• _Work task_
Of the lines in the material below, print only those from the one containing "patterns for brave" to the one containing "ZIPPO/49658 Harley-Davidson® покр.Street", ends included, exactly as written and without pictures.

• _Records for processing_
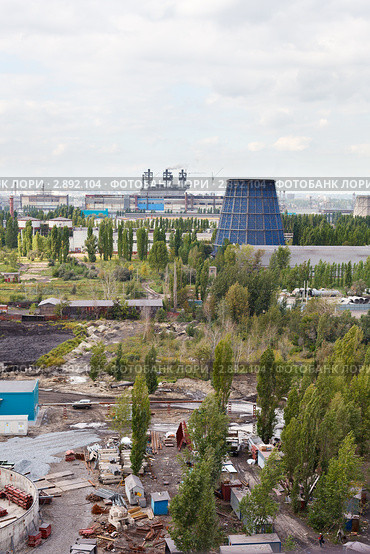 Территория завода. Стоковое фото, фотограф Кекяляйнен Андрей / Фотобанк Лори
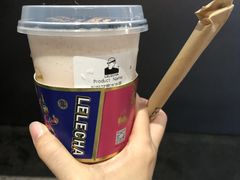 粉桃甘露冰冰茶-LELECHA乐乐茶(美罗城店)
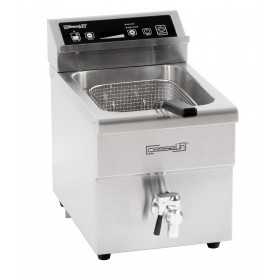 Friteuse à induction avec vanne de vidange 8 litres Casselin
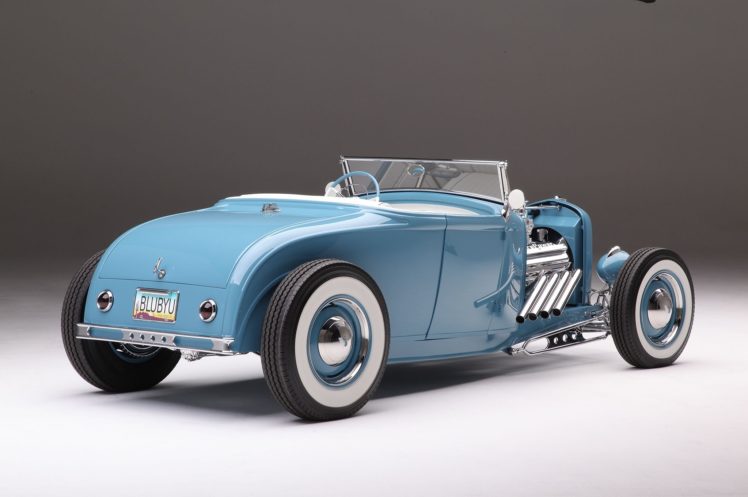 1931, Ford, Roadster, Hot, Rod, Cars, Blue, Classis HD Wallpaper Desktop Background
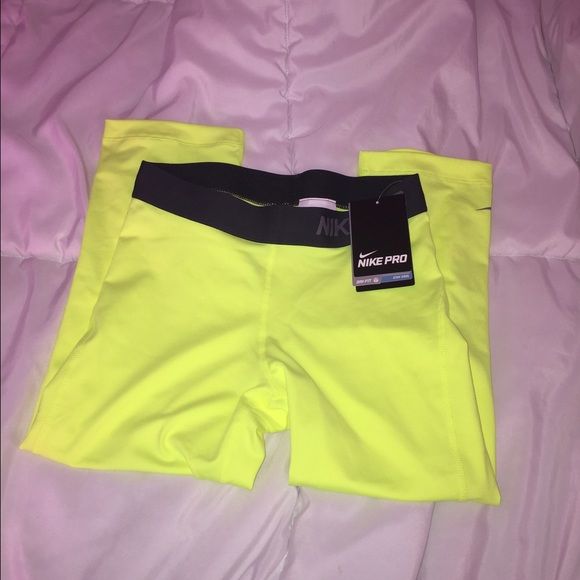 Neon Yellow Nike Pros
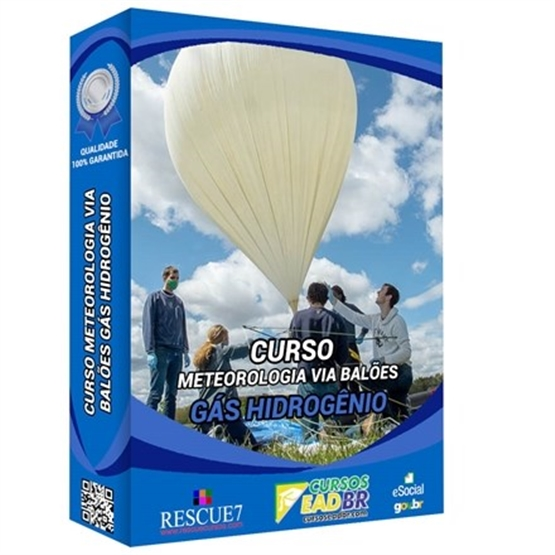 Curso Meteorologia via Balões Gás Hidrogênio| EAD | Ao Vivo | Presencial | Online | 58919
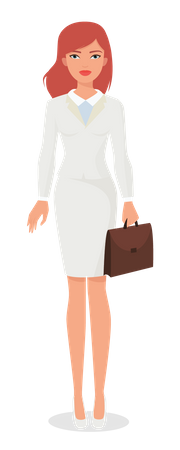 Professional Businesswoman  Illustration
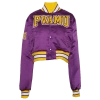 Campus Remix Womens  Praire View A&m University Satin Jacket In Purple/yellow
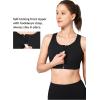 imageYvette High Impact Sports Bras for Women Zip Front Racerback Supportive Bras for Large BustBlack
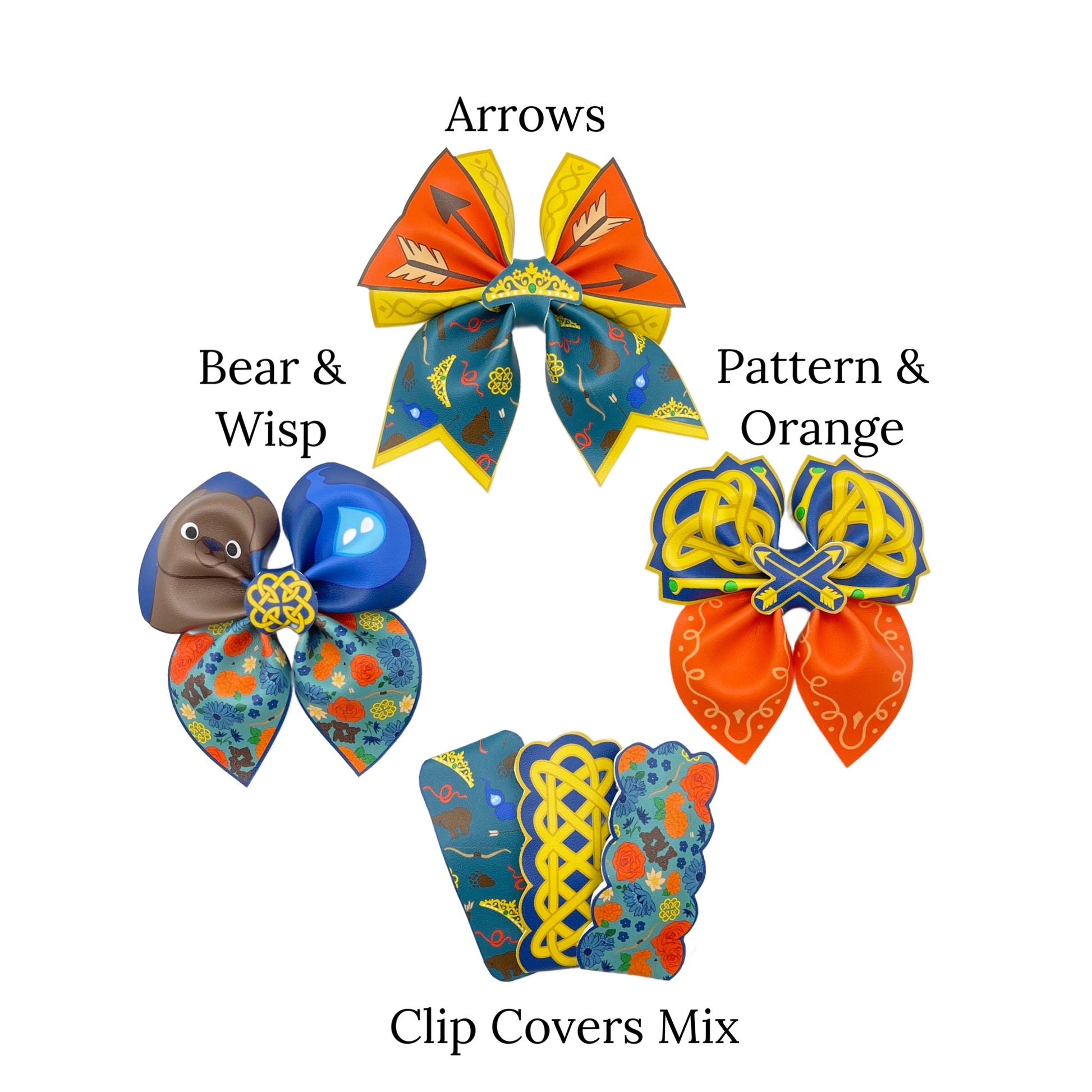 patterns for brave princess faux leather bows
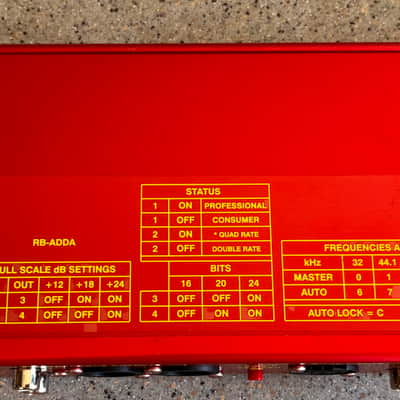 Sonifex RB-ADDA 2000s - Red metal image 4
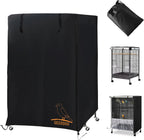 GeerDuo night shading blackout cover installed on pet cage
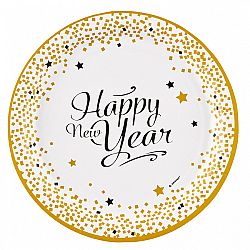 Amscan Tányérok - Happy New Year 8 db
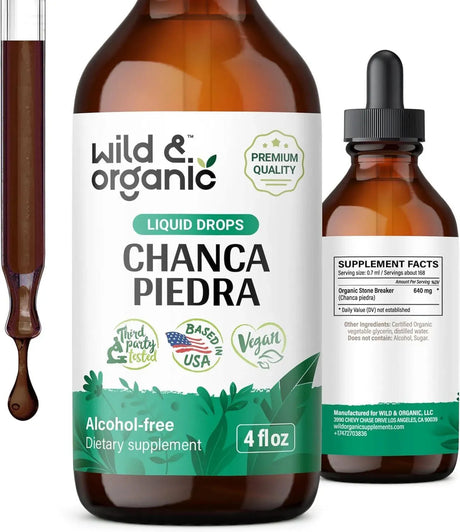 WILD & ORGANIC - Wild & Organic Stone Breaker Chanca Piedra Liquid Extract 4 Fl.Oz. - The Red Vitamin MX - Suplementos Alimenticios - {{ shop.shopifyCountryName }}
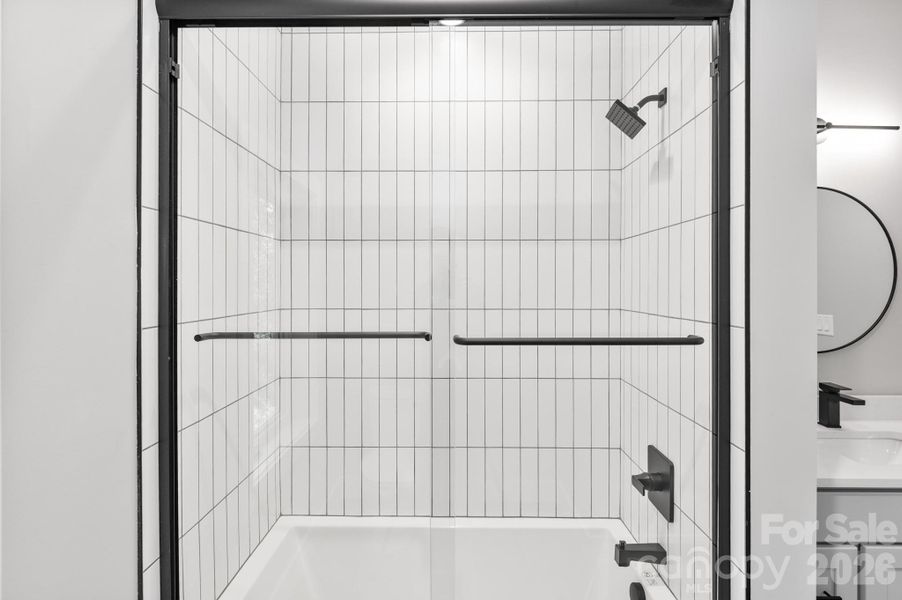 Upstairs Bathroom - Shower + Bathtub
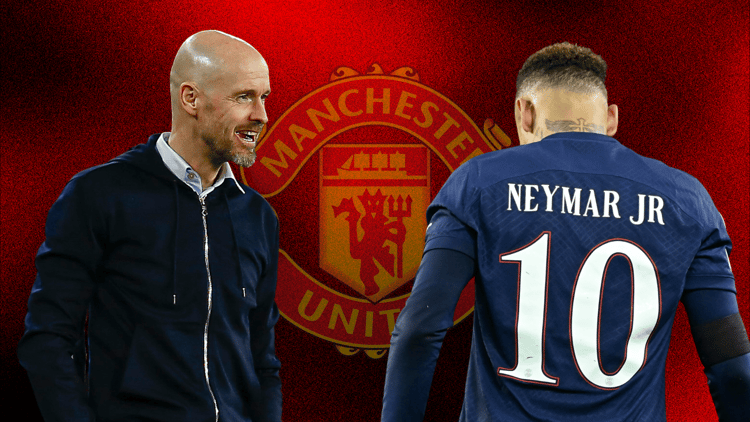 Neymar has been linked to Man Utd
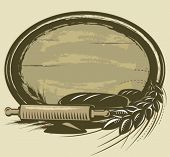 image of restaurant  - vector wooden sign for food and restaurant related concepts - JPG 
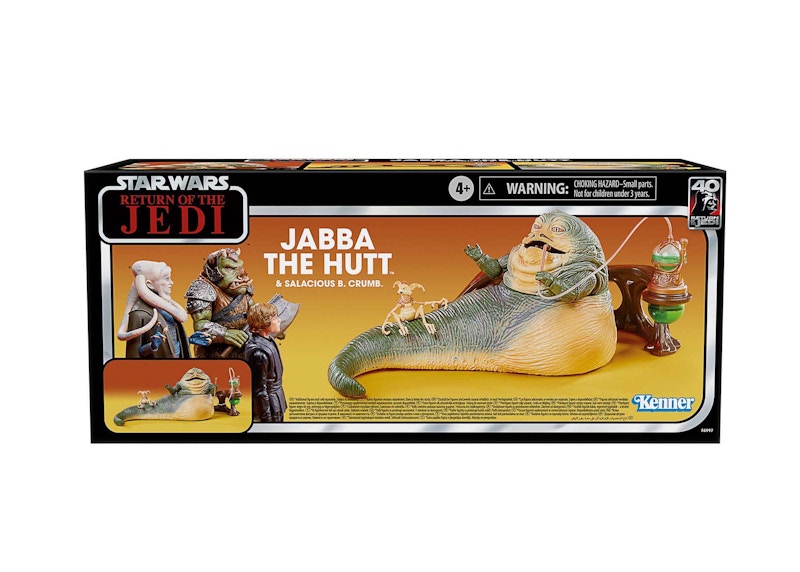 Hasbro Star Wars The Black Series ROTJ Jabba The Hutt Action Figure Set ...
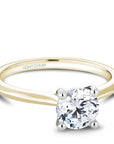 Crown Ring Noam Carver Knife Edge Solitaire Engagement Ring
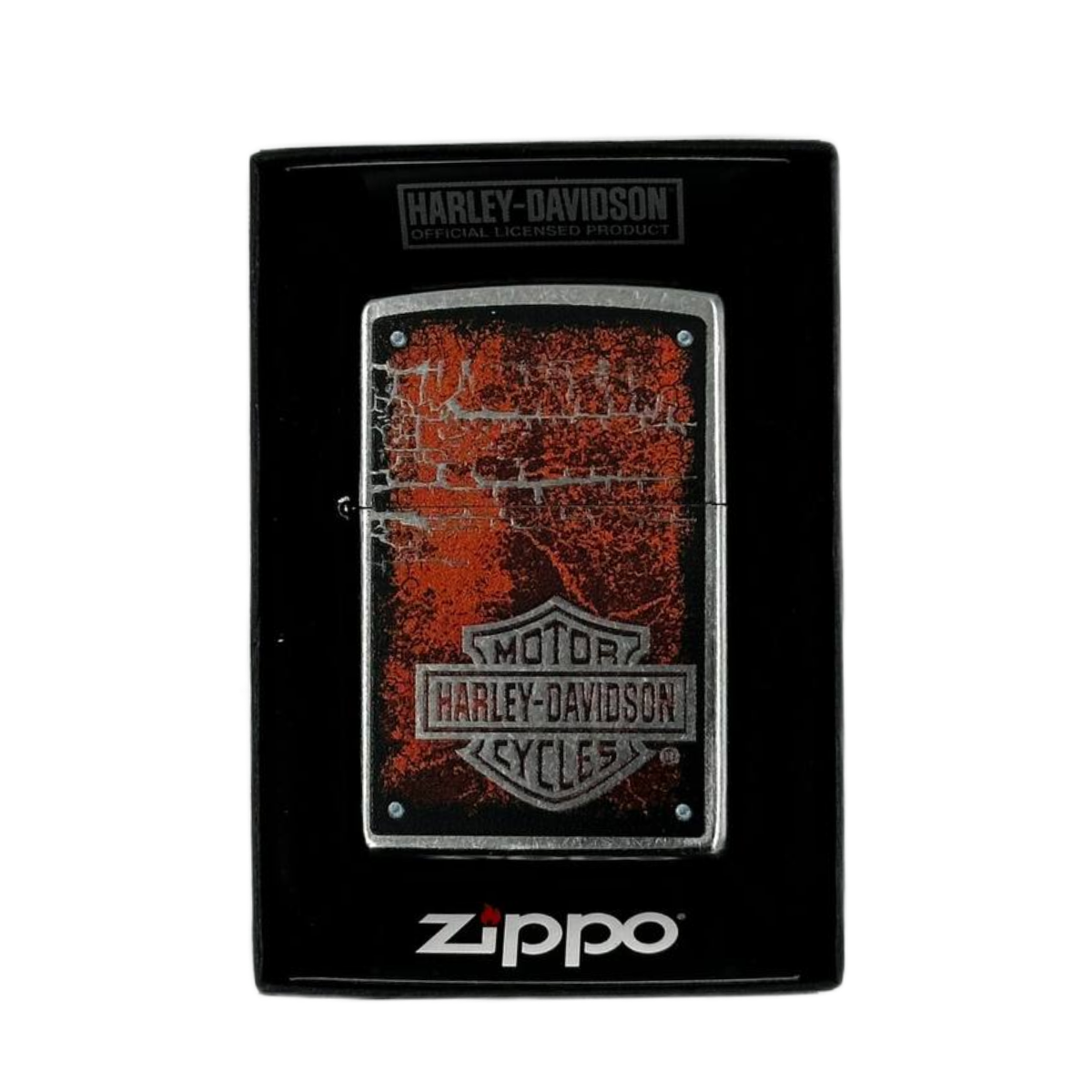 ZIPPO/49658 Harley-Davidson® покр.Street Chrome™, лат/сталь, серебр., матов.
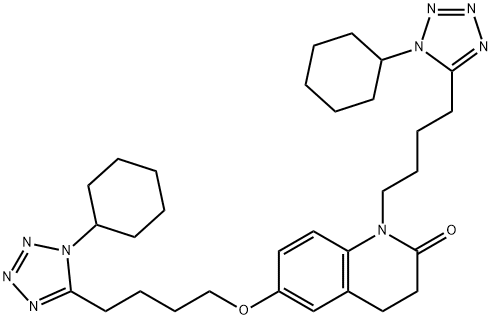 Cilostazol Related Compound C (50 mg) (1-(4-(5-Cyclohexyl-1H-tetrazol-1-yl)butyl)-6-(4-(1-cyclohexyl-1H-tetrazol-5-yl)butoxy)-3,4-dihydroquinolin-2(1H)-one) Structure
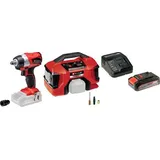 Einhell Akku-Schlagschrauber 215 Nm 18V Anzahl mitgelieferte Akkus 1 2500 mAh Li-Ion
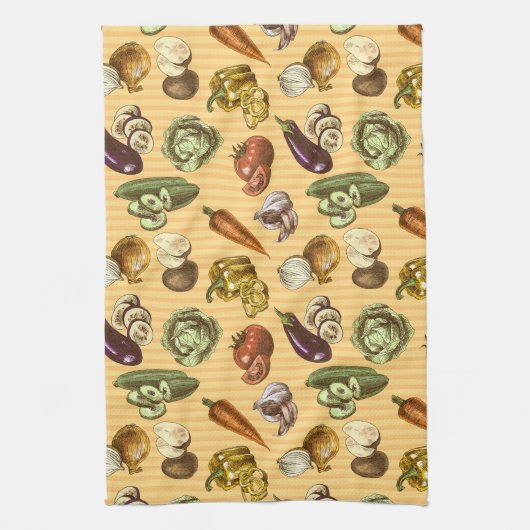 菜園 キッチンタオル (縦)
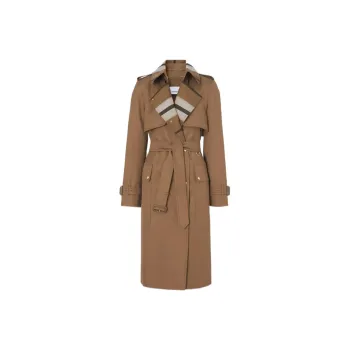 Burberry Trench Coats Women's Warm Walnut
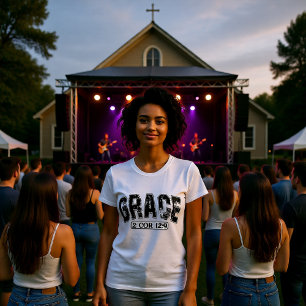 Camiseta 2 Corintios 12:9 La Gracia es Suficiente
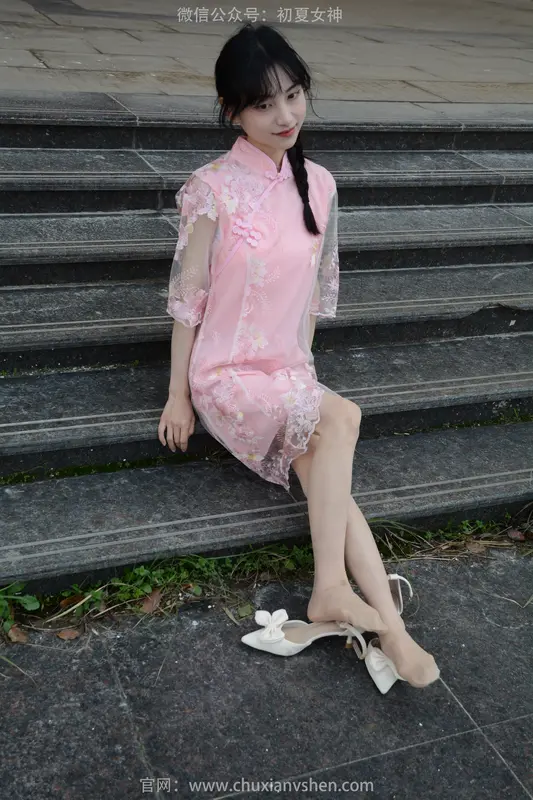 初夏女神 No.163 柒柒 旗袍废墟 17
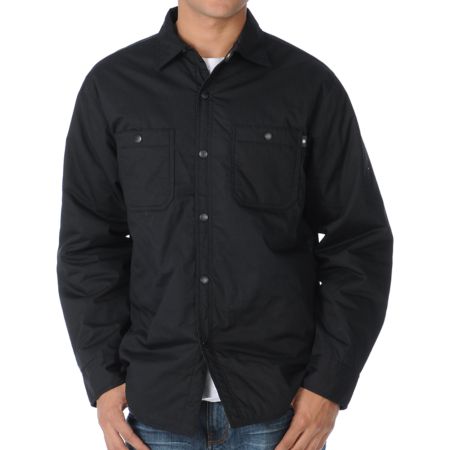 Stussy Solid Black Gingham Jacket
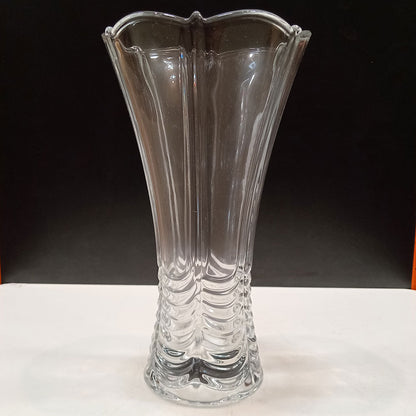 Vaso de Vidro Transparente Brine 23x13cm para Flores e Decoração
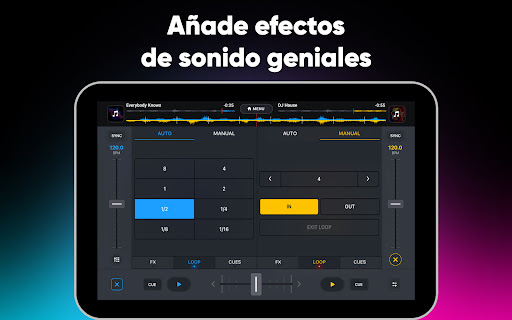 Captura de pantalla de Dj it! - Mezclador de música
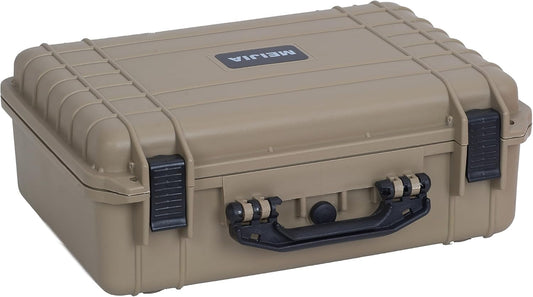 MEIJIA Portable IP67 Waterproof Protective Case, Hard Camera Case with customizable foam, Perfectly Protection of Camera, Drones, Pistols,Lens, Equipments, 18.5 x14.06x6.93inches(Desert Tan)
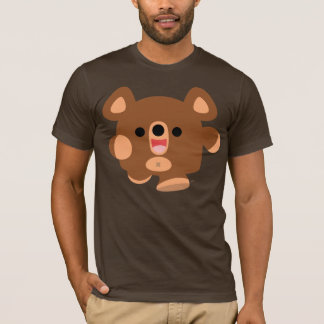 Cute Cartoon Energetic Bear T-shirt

• _Result_
 patterns for brave princess faux leather bows
 Sonifex RB-ADDA 2000s - Red metal image 4
 GeerDuo night shading blackout cover installed on pet cage
 Amscan Tányérok - Happy New Year 8 db
 WILD & ORGANIC - Wild & Organic Stone Breaker Chanca Piedra Liquid Extract 4 Fl.Oz. - The Red Vitamin MX - Suplementos Alimenticios - {{ shop.shopifyCountryName }}
 Upstairs Bathroom - Shower + Bathtub
 Neymar has been linked to Man Utd
 image of restaurant  - vector wooden sign for food and restaurant related concepts - JPG 
 Hasbro Star Wars The Black Series ROTJ Jabba The Hutt Action Figure Set ...
 Crown Ring Noam Carver Knife Edge Solitaire Engagement Ring
 ZIPPO/49658 Harley-Davidson® покр.Street Chrome™, лат/сталь, серебр., матов.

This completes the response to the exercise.